The problem is that editors are editing journals alongside writing research grants, writing articles, actually doing research, teaching, supervising PhD students, mentoring research staff, undertaking departmental administration roles. That leaves too little time for them to properly monitor and moderate reviewers' comments which means abuse, unhelpful comments are getting sent back the authors when they should've been discarded by editors. Moreover, reviewers are also reviewing papers on top of everyday academic work. This means peer reviewing falls way down, and often drops off, the "to do" list which means reviews are often rushed, hasty and undertaken when reviewers aren't in a favourable mood (in the evenings, at weekends, after being badgered by the editor).

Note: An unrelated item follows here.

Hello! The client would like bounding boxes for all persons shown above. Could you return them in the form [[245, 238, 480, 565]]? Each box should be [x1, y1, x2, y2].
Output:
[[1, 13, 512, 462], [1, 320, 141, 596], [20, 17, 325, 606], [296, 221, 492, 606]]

One solution is to better protect journal editorships in university workload models. Publishing houses should by out a portion of editors' time the same way UKRI does for research projects. Peer reviewers should be paid too and payments not made to reviewers who offer sub-standard reviews. That's not to say that all of the problem with peer reviewing is structural. Unfortunately, some (many) people in academia are arseholes and simply use the protection of anonymous reviewing to be nasty.